Billion Device HTML5[note 1] is a markup language used for structuring and presenting content on the World Wide Web. It is the fifth and current version of the HTML standard.It was published in October 2014 by the World Wide Web Consortium (W3C) to improve the language with support for the latest multimedia, while keeping it both easily readable by humans and consistently understood by computers and devices such as web browsers, parsers, etc. HTML5 is intended to subsume not only HTML 4, but also XHTML 1 and DOM Level 2 HTML.HTML5 includes detailed processing models to encourage more interoperable implementations; it extends, improves and rationalizes the markup available for documents, and introduces markup and application programming interfaces (APIs) for complex web applications. For the same reasons, HTML5 is also a candidate for cross-platform mobile applications, because it includes features designed with low-powered devices in mind.

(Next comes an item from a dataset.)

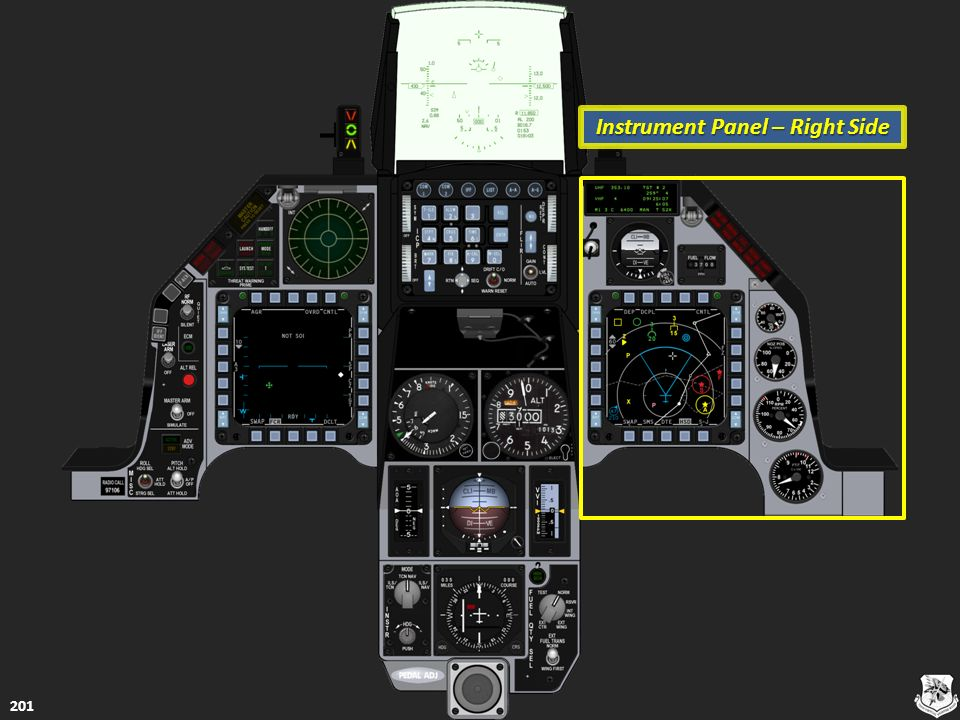 201 Instrument Panel – Right Side Instrument Panel – Right Side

The Mozilla Foundation and Opera Software presented a position paper at a World Wide Web Consortium (W3C) workshop in June 2004, focusing on developing technologies that are backward compatible with existing browsers, including an initial draft specification of Web Forms 2.0. The workshop concluded with a vote—8 for, 14 against—for continuing work on HTML. Immediately after the workshop, the Web Hypertext Application Technology Working Group (WHATWG) was formed to start work based upon that position paper, and a second draft, Web Applications 1.0, was also announced. The two specifications were later merged to form HTML5. The HTML5 specification was adopted as the starting point of the work of the new HTML working group of the W3C in 2007
XML documents must be served with an XML Internet media type (often called "MIME type") such as application/xhtml+xml or application/xml, and must conform to strict, well-formed syntax of XML. XHTML5 is simply XML-serialized HTML5 data (e.g. not having any unclosed tags), sent with one of XML media types. HTML that has been written to conform to both the HTML and XHTML specifications – and which will therefore produce the same DOM tree whether parsed as HTML or XML – is called polyglot markup.

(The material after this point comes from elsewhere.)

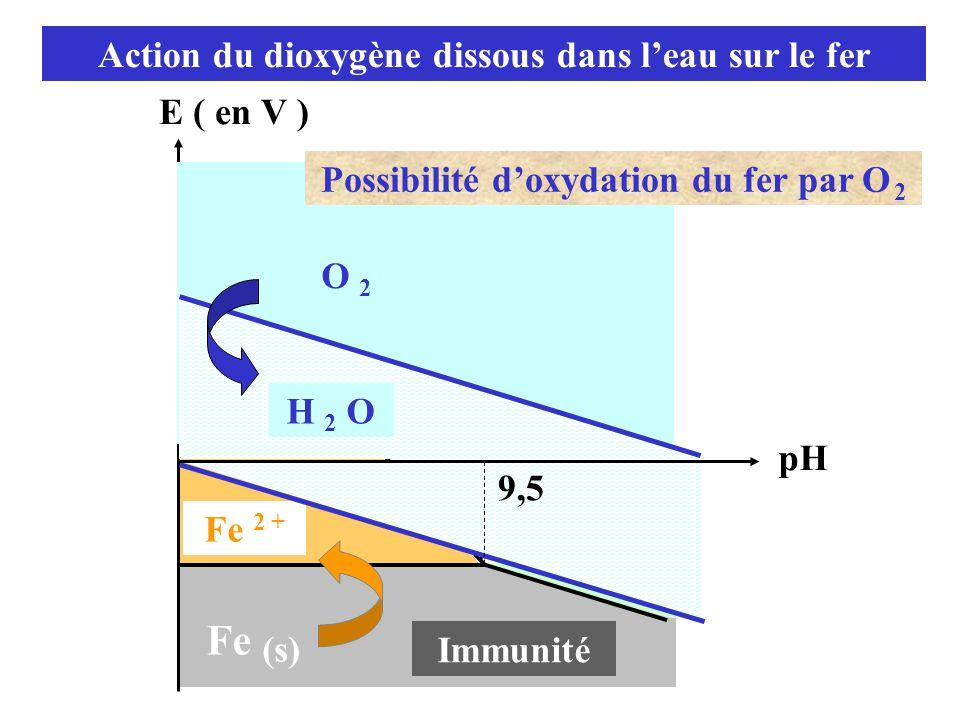 Fe Action du dioxygène dissous dans l'eau sur le fer E ( en V )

According to a report released on 30 September 2011, 34 of the world's top 100 Web sites were using HTML5 – the adoption led by search engines and social networks. Another report released in August 2013 has shown that 153 of the Fortune 500 U.S. companies implemented HTML5 on their corporate websites.

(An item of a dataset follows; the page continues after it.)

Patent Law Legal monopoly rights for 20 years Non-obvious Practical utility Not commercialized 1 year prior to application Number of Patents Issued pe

Since 2014, HTML5 is at least partially supported by most popular layout engines.
The W3C proposed a greater reliance on modularity as a key part of the plan to make faster progress, meaning identifying specific features, either proposed or already existing in the spec, and advancing them as separate specifications. Some technologies that were originally defined in HTML5 itself are now defined in separate specifications:
HTML Working Group – HTML Canvas 2D Context;
Web Apps Working Group – Web Messaging, Web Workers, Web Storage, WebSocket, Server-sent events, Web Components (this was not part of HTML5 though); Note that the Web Applications Working Group was closed in October 2015 and its deliverables transferred to the Web Platform Working Group (WPWG).
IETF HyBi Working Group – WebSocket Protocol;
WebRTC Working Group – WebRTC;
Web Media Text Tracks Community Group – WebVTT.
After the standardization of the HTML5 specification in October 2014, the core vocabulary and features are being extended in four ways. Likewise, some features that were removed from the original HTML5 specification have been standardized separately as modules, such as Microdata and Canvas. Technical specifications introduced as HTML5 extensions such as Polyglot Markup have also been standardized as modules. Some W3C specifications that were originally separate specifications have been adapted as HTML5 extensions or features, such as SVG. Some features that might have slowed down the standardization of HTML5 will be standardized as upcoming specifications, instead. HTML 5.1 is expected to be finalized in 2016, and it is currently on the standardization track at the W3C.